Your goal -
Reproduce verbatim the part of the records that opens at their very start and closes with the line containing "What is the value for NUNCA?".

[Stored data]
---------------
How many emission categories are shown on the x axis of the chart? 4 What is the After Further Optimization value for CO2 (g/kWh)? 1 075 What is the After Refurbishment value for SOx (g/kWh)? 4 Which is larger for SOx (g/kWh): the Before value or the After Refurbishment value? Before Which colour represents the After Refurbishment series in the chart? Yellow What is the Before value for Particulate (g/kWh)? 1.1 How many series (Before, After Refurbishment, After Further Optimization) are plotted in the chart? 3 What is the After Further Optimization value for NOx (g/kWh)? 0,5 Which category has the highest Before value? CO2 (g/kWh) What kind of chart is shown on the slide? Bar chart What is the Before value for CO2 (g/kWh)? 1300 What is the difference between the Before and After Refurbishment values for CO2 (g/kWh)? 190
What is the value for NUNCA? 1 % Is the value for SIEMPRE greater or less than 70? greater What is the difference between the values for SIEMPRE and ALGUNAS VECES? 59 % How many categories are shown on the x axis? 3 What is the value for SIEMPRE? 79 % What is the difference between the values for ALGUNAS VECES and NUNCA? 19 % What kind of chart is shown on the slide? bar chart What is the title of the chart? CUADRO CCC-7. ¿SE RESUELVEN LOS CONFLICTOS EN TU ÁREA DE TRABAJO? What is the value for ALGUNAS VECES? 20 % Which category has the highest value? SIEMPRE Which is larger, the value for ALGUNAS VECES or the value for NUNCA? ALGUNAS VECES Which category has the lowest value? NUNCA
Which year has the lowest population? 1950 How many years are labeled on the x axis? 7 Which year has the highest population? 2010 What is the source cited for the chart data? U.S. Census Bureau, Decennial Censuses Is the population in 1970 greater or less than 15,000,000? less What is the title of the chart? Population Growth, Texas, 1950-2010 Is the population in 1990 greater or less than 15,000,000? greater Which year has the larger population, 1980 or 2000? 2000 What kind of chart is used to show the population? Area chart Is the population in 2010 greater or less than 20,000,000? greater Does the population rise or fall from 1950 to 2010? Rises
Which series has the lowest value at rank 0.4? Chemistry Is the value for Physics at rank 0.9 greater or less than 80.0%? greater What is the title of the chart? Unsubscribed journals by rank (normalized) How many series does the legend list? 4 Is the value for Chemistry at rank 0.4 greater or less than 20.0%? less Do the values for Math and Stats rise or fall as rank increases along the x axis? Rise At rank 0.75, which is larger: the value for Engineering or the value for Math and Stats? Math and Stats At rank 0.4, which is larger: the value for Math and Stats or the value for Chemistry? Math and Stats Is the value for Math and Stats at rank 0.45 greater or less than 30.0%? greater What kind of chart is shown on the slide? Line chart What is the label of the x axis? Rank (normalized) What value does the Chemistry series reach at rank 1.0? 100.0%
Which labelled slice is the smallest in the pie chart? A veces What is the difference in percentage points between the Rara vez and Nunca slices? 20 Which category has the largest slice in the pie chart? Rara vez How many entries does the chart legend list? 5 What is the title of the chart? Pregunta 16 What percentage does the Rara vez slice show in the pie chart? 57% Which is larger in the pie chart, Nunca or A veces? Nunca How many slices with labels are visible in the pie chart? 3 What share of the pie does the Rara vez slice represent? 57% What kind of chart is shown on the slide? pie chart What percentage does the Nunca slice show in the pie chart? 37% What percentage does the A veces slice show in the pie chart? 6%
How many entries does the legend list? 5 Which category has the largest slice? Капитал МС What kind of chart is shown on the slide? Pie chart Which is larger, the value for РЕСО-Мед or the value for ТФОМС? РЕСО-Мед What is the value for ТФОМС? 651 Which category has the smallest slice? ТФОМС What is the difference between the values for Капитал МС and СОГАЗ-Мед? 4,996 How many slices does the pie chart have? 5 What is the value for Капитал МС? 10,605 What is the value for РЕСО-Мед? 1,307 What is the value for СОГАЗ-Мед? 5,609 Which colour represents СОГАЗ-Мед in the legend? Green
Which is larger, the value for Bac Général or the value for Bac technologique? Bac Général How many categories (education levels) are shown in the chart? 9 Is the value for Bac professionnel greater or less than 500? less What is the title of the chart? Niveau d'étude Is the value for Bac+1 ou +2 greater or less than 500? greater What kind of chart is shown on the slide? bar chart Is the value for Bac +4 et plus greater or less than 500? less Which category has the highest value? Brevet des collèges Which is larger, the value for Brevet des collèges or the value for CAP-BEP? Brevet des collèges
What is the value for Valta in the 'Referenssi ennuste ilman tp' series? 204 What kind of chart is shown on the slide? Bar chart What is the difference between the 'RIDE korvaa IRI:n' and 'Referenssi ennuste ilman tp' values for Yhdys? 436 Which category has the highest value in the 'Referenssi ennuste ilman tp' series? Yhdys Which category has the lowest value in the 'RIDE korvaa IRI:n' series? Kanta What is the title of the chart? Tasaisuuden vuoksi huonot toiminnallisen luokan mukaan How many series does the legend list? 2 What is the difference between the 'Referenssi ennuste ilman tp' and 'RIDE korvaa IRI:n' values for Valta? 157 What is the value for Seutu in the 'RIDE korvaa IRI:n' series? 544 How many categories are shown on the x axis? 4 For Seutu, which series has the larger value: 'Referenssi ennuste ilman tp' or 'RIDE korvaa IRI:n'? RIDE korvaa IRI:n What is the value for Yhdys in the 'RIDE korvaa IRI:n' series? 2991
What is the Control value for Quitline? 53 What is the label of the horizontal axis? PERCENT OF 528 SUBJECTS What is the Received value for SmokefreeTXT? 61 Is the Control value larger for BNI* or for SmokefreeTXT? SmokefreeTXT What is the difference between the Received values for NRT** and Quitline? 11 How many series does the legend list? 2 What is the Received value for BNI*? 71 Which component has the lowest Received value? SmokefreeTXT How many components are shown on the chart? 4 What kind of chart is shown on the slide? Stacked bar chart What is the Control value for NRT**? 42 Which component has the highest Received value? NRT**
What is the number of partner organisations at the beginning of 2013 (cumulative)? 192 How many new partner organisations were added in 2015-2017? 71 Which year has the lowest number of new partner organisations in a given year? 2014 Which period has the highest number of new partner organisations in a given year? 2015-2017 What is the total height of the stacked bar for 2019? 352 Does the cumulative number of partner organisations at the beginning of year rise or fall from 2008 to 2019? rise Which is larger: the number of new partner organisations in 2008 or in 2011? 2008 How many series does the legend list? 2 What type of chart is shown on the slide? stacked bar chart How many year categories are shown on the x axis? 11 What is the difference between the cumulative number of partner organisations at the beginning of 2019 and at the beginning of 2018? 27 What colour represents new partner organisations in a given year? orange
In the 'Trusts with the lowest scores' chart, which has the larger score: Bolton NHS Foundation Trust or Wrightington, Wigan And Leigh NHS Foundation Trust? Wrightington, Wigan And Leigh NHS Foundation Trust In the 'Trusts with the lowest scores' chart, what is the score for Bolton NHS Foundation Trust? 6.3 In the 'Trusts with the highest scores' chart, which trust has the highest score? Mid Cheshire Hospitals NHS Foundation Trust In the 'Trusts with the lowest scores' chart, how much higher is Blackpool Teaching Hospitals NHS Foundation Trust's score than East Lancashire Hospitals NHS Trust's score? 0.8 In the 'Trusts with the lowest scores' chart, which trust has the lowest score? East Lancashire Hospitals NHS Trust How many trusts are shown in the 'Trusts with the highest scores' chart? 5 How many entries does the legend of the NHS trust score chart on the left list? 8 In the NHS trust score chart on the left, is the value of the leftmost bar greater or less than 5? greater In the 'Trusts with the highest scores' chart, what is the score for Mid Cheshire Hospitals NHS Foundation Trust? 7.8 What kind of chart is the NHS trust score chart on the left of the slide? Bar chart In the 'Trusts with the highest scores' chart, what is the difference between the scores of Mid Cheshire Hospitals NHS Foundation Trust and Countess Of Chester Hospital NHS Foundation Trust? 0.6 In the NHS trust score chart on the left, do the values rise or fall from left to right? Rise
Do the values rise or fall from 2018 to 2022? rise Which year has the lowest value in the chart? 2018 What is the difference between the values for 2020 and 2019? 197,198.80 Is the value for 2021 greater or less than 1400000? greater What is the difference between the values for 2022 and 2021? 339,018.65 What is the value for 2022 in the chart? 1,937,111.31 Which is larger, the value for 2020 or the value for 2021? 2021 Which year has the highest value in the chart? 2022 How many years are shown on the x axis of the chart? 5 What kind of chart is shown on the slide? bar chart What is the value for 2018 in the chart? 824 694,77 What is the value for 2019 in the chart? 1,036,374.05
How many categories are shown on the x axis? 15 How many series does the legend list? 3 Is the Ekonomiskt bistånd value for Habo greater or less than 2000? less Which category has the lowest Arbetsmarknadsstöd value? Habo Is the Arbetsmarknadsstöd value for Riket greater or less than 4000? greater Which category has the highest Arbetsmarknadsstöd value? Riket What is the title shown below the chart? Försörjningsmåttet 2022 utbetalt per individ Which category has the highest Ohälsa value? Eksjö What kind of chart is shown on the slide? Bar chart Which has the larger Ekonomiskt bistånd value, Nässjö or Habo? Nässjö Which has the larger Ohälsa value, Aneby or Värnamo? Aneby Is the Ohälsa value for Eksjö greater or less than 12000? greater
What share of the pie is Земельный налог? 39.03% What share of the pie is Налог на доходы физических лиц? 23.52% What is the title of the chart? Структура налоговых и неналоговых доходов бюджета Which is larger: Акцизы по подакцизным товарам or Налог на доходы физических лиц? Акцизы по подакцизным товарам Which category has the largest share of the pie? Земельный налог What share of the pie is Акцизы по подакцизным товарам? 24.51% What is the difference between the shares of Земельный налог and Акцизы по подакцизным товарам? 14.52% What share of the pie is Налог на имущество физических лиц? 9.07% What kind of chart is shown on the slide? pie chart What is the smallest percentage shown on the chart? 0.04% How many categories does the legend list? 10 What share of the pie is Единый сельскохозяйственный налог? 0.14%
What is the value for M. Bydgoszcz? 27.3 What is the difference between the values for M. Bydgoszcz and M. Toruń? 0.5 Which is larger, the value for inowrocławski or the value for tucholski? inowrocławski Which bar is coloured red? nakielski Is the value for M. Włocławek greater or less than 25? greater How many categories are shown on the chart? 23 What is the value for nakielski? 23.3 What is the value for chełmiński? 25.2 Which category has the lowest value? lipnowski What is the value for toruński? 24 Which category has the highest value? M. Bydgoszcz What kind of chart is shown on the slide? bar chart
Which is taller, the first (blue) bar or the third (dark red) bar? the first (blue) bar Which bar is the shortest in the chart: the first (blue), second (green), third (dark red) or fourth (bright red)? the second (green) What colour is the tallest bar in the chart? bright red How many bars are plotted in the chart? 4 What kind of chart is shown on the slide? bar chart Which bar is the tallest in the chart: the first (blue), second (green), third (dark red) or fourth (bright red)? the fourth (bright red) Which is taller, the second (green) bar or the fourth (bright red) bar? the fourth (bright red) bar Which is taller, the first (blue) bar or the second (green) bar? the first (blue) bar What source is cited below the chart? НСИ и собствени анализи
---------------
Expected output -
How many emission categories are shown on the x axis of the chart? 4 What is the After Further Optimization value for CO2 (g/kWh)? 1 075 What is the After Refurbishment value for SOx (g/kWh)? 4 Which is larger for SOx (g/kWh): the Before value or the After Refurbishment value? Before Which colour represents the After Refurbishment series in the chart? Yellow What is the Before value for Particulate (g/kWh)? 1.1 How many series (Before, After Refurbishment, After Further Optimization) are plotted in the chart? 3 What is the After Further Optimization value for NOx (g/kWh)? 0,5 Which category has the highest Before value? CO2 (g/kWh) What kind of chart is shown on the slide? Bar chart What is the Before value for CO2 (g/kWh)? 1300 What is the difference between the Before and After Refurbishment values for CO2 (g/kWh)? 190
What is the value for NUNCA? 1 % Is the value for SIEMPRE greater or less than 70? greater What is the difference between the values for SIEMPRE and ALGUNAS VECES? 59 % How many categories are shown on the x axis? 3 What is the value for SIEMPRE? 79 % What is the difference between the values for ALGUNAS VECES and NUNCA? 19 % What kind of chart is shown on the slide? bar chart What is the title of the chart? CUADRO CCC-7. ¿SE RESUELVEN LOS CONFLICTOS EN TU ÁREA DE TRABAJO? What is the value for ALGUNAS VECES? 20 % Which category has the highest value? SIEMPRE Which is larger, the value for ALGUNAS VECES or the value for NUNCA? ALGUNAS VECES Which category has the lowest value? NUNCA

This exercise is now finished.